Lore Sjöberg, on various theories of time travel, Alt Text

Time Travel can cause a lot of damage. You could run into the Butterfly of Doom, leave behind a Timeline-Altering MacGuffin, try and bump off Hitler or create a Temporal Paradox. Therefore, in any society where Time Machines are easily accessible, deliberately altering time will be a crime. In addition, there may be people, most likely a police force or The Men in Black, who fight those who violate the sanctity of time.

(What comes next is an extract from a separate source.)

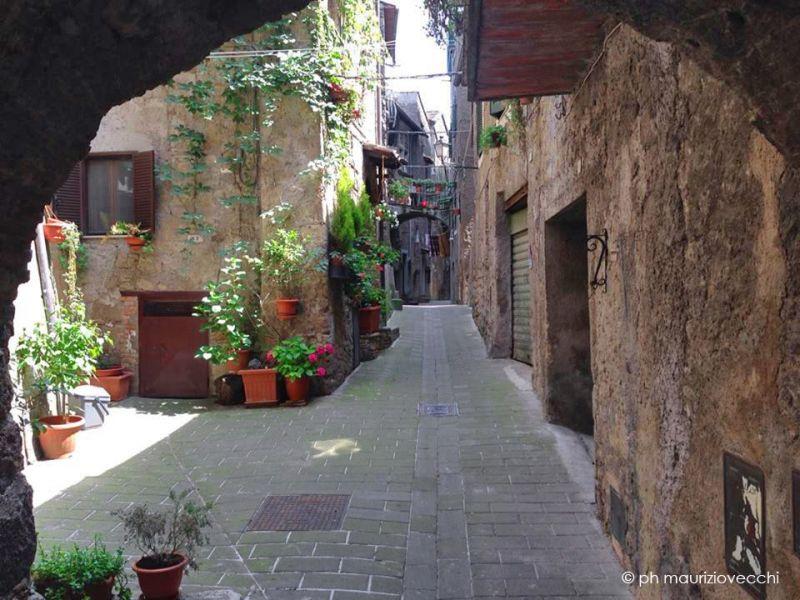 b_800_600_16777215_00_images_images_caprarola-borgo.jpg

Of course, not all who police time are part of an official organization. In a setting where time travel is not easily accessible, there may be no laws to cover altering the timeline. Time Police in this case is any individual or group that takes it upon themselves to make sure that time plays out the way it's "supposed" to (although this brings up the question of what "supposed to" means. What's to say Hitler ''should'' have won World War II, and a time traveler has altered it?) and keeps the timestream free of paradoxes. They may or may not be supernatural in origin, in this case.

Although Time Police are usually intended to be Lawful Neutral, with their only obligation being to keeping time clean, so to speak, they will often fight on the side of good anyway. Somebody ought to check the screening process. Although there's an increasing deconstructive trend to make them Knights Templar willing to do anything to preserve the timeline they want. Sometimes they might serve as a Weirdness Search and Rescue (although the latter characterisation might still be applied, with the one who helps the protagonists being the equivalent of a Cowboy Cop).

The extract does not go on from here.